**REQUIRED WORK**
Can you write out, word for word, the rows from the very first line through the line containing "2.79 metres", with both of those lines included?

>> Start MATERIAL TO PROCESS

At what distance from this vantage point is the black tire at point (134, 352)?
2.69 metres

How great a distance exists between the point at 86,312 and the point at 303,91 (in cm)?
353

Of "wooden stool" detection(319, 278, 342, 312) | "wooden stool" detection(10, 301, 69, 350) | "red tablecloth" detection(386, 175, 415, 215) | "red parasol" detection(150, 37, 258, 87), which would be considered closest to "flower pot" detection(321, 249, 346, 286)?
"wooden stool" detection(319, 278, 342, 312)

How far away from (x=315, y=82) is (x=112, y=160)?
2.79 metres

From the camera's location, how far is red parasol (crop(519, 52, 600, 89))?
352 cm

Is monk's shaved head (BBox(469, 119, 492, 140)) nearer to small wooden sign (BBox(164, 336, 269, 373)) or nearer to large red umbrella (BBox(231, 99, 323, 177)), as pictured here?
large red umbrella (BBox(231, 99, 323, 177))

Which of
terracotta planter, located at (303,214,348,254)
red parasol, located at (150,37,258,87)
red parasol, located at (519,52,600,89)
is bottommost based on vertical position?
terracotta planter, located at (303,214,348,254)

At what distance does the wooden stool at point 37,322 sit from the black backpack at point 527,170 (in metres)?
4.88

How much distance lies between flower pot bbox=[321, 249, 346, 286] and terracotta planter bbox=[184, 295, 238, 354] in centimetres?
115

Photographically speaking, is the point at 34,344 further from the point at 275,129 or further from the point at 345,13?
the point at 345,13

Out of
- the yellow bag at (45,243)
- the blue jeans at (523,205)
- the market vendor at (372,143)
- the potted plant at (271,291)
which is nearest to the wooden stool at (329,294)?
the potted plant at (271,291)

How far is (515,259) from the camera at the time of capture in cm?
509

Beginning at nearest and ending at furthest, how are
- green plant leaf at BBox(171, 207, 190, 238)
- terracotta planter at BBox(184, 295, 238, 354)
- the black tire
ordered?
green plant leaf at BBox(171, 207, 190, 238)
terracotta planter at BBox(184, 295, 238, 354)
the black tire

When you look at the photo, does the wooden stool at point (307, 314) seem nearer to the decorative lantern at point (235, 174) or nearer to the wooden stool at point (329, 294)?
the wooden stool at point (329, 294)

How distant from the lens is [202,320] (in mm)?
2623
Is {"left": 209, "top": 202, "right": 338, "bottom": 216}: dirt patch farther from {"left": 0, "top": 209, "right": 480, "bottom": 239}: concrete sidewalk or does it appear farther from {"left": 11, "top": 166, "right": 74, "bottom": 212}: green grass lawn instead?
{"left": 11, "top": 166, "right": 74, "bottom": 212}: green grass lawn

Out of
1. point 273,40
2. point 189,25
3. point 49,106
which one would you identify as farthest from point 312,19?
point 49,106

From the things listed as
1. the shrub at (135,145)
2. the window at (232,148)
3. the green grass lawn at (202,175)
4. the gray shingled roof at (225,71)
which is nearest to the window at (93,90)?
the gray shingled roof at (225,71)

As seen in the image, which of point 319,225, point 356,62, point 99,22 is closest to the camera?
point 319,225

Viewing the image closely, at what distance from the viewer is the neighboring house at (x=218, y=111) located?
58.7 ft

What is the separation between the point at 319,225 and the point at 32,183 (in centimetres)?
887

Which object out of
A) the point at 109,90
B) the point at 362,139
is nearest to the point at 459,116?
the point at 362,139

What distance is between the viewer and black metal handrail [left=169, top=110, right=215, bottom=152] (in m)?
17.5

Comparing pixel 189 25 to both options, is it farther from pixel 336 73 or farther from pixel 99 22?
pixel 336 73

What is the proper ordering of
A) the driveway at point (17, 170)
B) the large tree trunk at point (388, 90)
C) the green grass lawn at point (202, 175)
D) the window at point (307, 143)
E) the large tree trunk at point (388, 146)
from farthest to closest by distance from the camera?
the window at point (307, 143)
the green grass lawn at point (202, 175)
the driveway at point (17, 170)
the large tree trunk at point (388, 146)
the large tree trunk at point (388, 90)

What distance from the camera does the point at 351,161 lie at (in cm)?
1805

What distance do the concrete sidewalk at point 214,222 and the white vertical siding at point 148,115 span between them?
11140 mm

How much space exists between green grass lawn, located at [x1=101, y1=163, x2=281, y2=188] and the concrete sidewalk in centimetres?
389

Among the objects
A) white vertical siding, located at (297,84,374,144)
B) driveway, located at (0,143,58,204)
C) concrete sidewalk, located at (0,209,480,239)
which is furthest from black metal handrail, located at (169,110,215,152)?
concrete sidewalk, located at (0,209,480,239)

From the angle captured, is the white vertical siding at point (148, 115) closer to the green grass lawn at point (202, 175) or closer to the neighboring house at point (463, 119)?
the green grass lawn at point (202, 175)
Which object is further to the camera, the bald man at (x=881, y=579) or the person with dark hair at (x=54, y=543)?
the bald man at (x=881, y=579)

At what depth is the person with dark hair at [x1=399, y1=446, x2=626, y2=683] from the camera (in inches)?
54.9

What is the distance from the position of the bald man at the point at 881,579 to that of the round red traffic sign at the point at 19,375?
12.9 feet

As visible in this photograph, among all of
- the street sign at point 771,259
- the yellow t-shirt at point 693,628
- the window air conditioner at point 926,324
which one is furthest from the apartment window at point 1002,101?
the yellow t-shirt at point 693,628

>> End MATERIAL TO PROCESS

**SOLUTION TO THIS TASK**
At what distance from this vantage point is the black tire at point (134, 352)?
2.69 metres

How great a distance exists between the point at 86,312 and the point at 303,91 (in cm)?
353

Of "wooden stool" detection(319, 278, 342, 312) | "wooden stool" detection(10, 301, 69, 350) | "red tablecloth" detection(386, 175, 415, 215) | "red parasol" detection(150, 37, 258, 87), which would be considered closest to "flower pot" detection(321, 249, 346, 286)?
"wooden stool" detection(319, 278, 342, 312)

How far away from (x=315, y=82) is (x=112, y=160)?
2.79 metres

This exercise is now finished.